## PROMPT 1:
From the notes on numerical procedures, extract the stretch from "11. Householder tridiagonalization" through "much older versions)".
## PROMPT 2:
Using the notes on numerical procedures, decide whether each statement agrees with them, answering yes or no and quoting the deciding words: (a) Cholesky appears among the completed LU decomposition procedures. (b) The writer once thought the Householder algorithm worked only for symmetric matrices. (c) The paper the writer found proves that the row reduction methods are numerically stable.

## SOURCE DOCUMENT:
☆ ☆ ☆ ☆ ☆ ☆ ☆

Completed Procedures

1. Gaussian Elimination
   
2. Gauss-Jordan Elimination
   
3. Determinant of a triangular matrix
   
4. Solve lower triangular system (back substitution)
   
5. Solve upper triangular system (back substitution)
   
6. LU Decomposition Doolittle
   
7. LU Decomposition Crout
   
8. Solve LU system (gemeric)
   
9. LU Decomposition Cholesky
   
10. Gauss-Siedel iteration
    
11. Householder tridiagonalization
    

had problems with the process of constructing a Hessenburg matrix for the general case
of an n*n square matrix because I thought the Householder algorithm only worked for
symmetric matrices.

I implemented a method that performs a similarity transform and returns
H and S from http://www.mymathlib.com/matrices/eigen/,
(these are removed, I used the Krezig method, see much older versions)

I found a paper
http://www.ams.org/journals/mcom/1969-23-108/S0025-5718-1969-0258255-3/S0025-5718-1969-0258255-3.pdf that proves numerical instability of the row reduction methods.(this showed up again in the complex matrix).

☆ ☆ ☆ ☆ ☆ ☆ ☆

## MATERIAL PROVIDED:
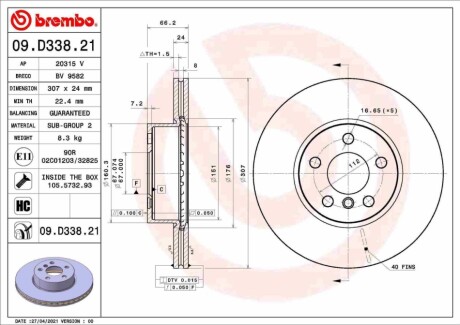 Tarcza ham. BMW (BRILLIANCE) 3 SERIES (G28, G20) 06/19-> BREMBO 09D33821 (фото 1)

☆ ☆ ☆ ☆ ☆ ☆ ☆

## TASK ANSWER 1:
11. Householder tridiagonalization
    

had problems with the process of constructing a Hessenburg matrix for the general case
of an n*n square matrix because I thought the Householder algorithm only worked for
symmetric matrices.

I implemented a method that performs a similarity transform and returns
H and S from http://www.mymathlib.com/matrices/eigen/,
(these are removed, I used the Krezig method, see much older versions)

## TASK ANSWER 2:
(a) Yes: "LU Decomposition Cholesky"
(b) Yes: "because I thought the Householder algorithm only worked for symmetric matrices"
(c) No: "proves numerical instability of the row reduction methods"